__EXERCISE__. Begin at the line below that holds "IMG_0795-Florence-River" and end at the line that holds "Black Slouchy Thin Backpack", transcribing each line exactly and skipping any picture.

START INPUT FOR THIS TASK

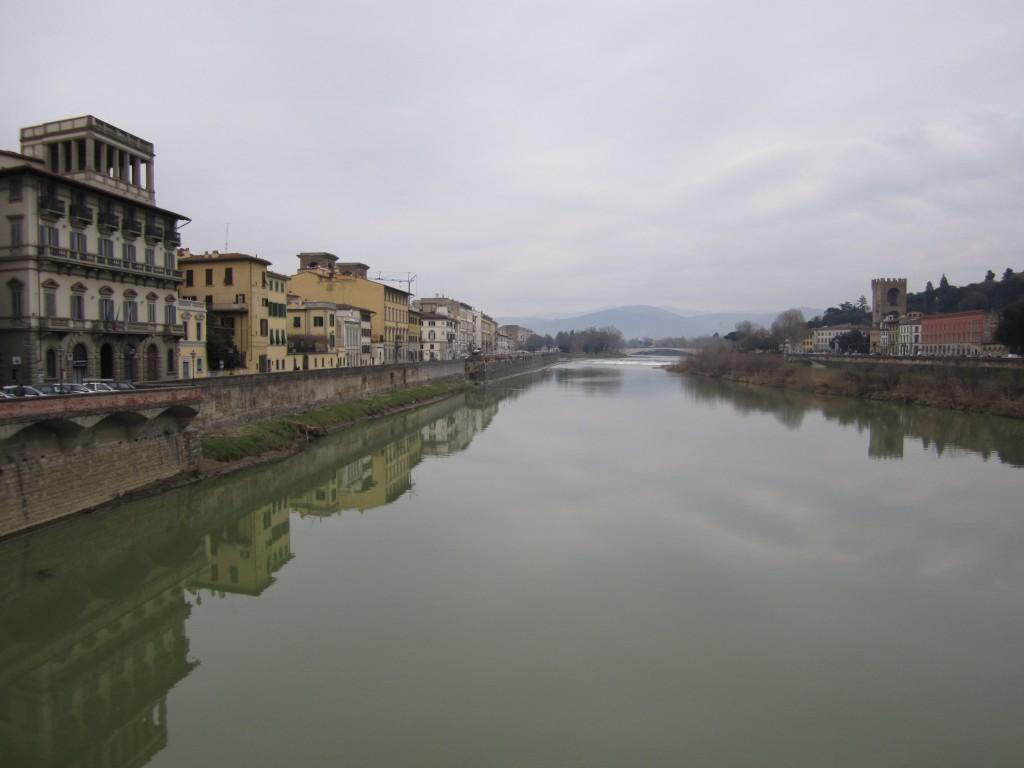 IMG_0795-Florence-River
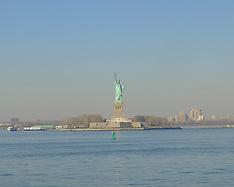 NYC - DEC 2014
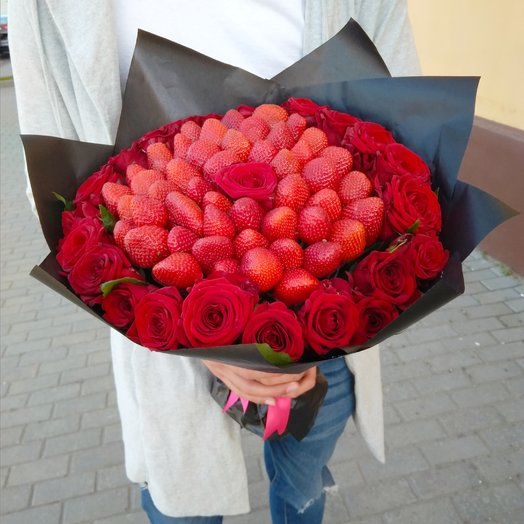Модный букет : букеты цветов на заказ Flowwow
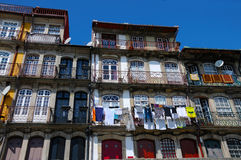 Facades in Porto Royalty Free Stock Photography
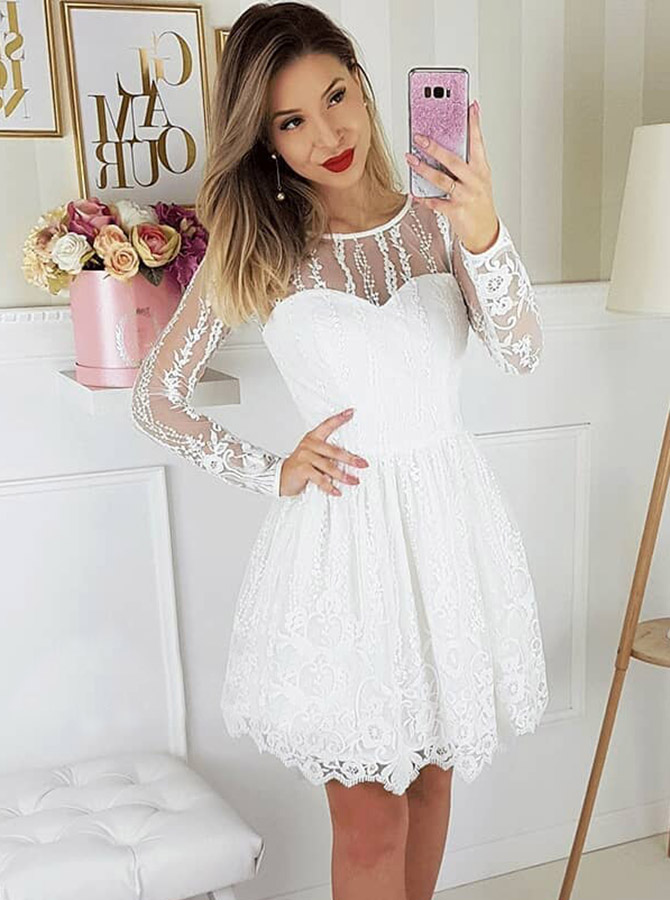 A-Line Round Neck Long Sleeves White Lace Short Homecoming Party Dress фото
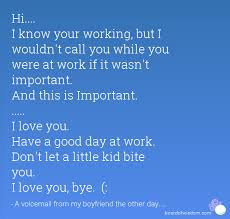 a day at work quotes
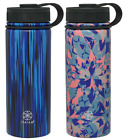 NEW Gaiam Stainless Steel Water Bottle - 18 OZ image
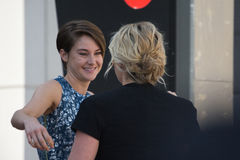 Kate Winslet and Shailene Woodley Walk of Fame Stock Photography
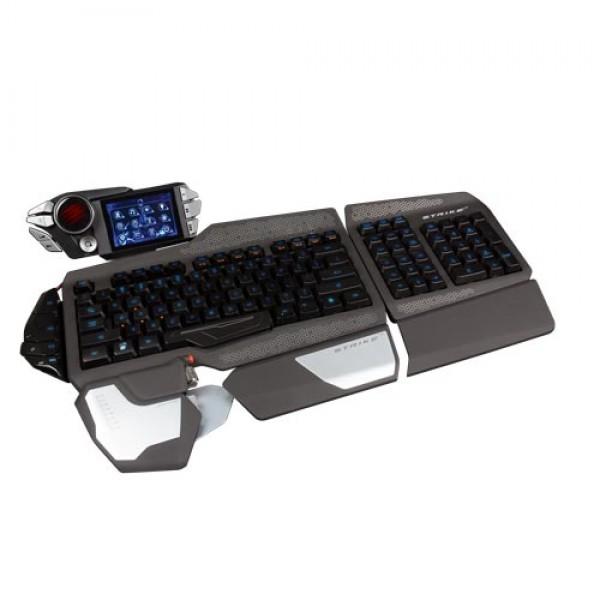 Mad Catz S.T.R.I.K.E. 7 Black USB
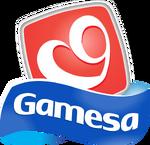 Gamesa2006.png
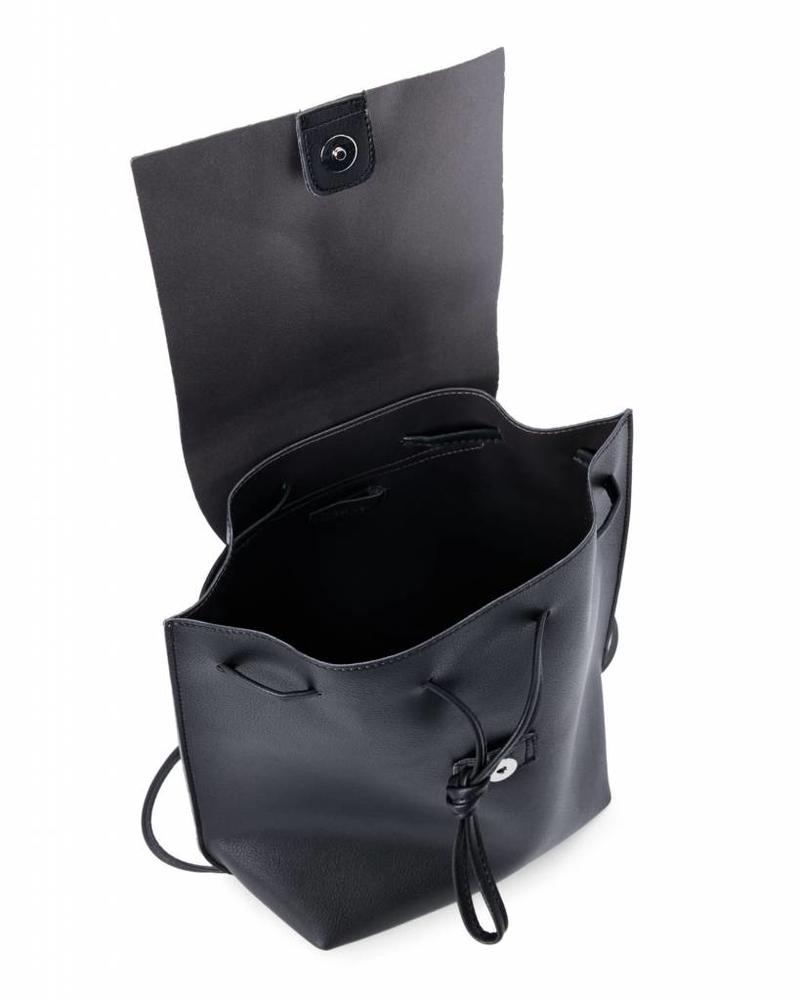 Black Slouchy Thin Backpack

END INPUT FOR THIS TASK
START INPUT FOR THIS TASK

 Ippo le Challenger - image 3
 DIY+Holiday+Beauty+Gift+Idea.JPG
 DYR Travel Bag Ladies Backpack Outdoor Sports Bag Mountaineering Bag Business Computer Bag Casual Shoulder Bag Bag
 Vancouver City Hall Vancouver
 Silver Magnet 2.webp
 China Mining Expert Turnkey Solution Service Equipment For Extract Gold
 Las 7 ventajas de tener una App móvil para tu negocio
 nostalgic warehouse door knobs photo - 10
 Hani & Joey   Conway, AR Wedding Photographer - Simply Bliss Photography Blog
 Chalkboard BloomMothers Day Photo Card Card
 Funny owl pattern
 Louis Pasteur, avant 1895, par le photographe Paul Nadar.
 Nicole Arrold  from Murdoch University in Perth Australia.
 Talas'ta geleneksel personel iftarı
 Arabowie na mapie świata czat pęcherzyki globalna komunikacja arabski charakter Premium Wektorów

END INPUT FOR THIS TASK
START INPUT FOR THIS TASK

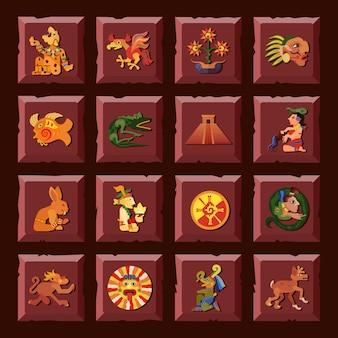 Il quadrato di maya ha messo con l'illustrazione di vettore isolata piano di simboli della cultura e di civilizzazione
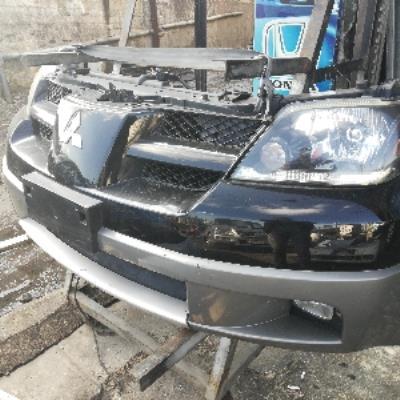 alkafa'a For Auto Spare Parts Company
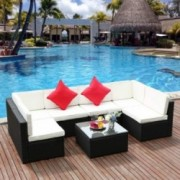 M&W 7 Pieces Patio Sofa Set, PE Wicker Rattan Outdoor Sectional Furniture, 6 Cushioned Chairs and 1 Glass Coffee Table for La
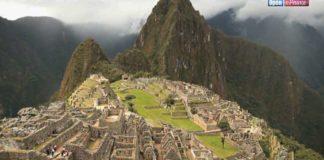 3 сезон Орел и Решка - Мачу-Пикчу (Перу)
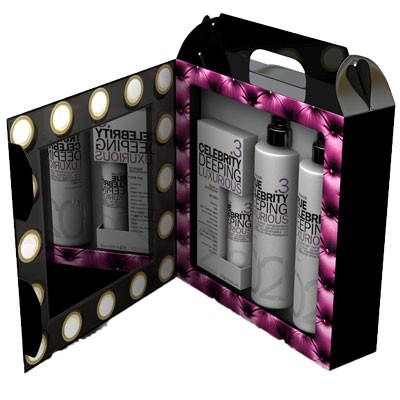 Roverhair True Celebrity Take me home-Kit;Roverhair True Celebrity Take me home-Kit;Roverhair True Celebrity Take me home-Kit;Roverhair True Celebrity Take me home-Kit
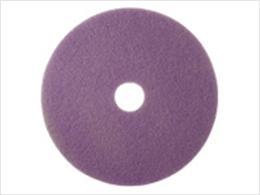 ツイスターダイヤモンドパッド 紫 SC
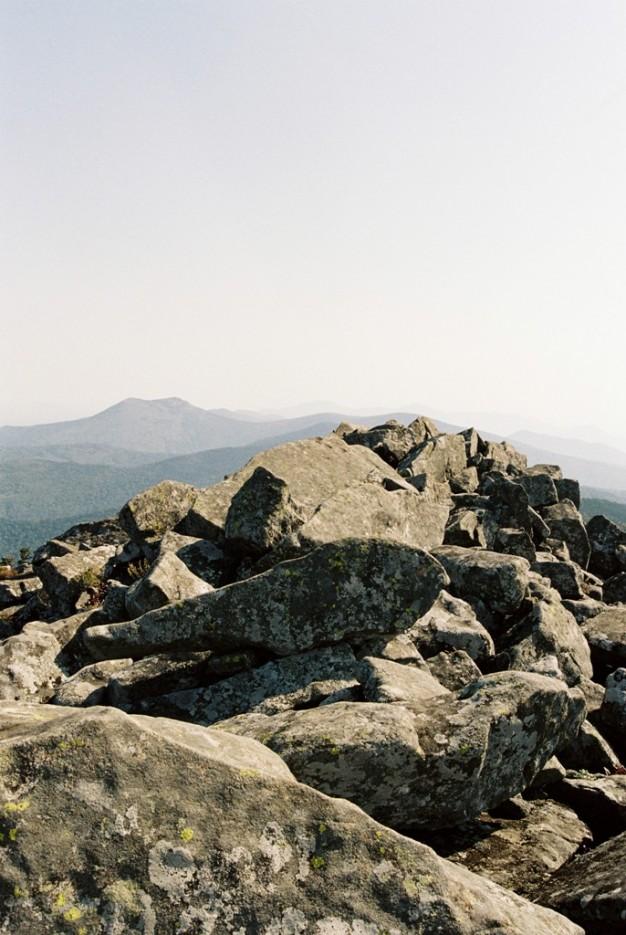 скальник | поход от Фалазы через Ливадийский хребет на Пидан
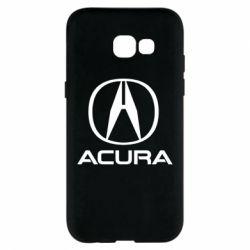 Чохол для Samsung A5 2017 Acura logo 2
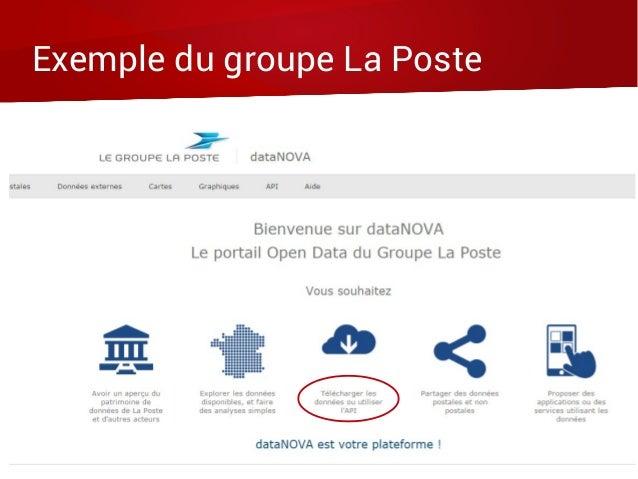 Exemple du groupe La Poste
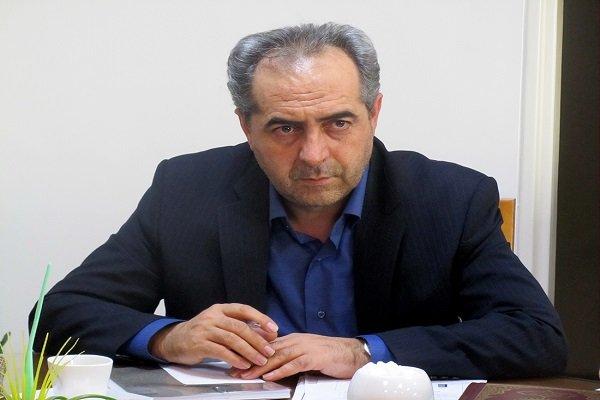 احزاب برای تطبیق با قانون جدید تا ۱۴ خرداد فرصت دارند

END INPUT FOR THIS TASK

__RESULT__.
 IMG_0795-Florence-River
 NYC - DEC 2014
Модный букет : букеты цветов на заказ Flowwow
 Facades in Porto Royalty Free Stock Photography
 A-Line Round Neck Long Sleeves White Lace Short Homecoming Party Dress фото
 a day at work quotes
 NEW Gaiam Stainless Steel Water Bottle - 18 OZ image
 Kate Winslet and Shailene Woodley Walk of Fame Stock Photography
 Mad Catz S.T.R.I.K.E. 7 Black USB
 Gamesa2006.png
 Black Slouchy Thin Backpack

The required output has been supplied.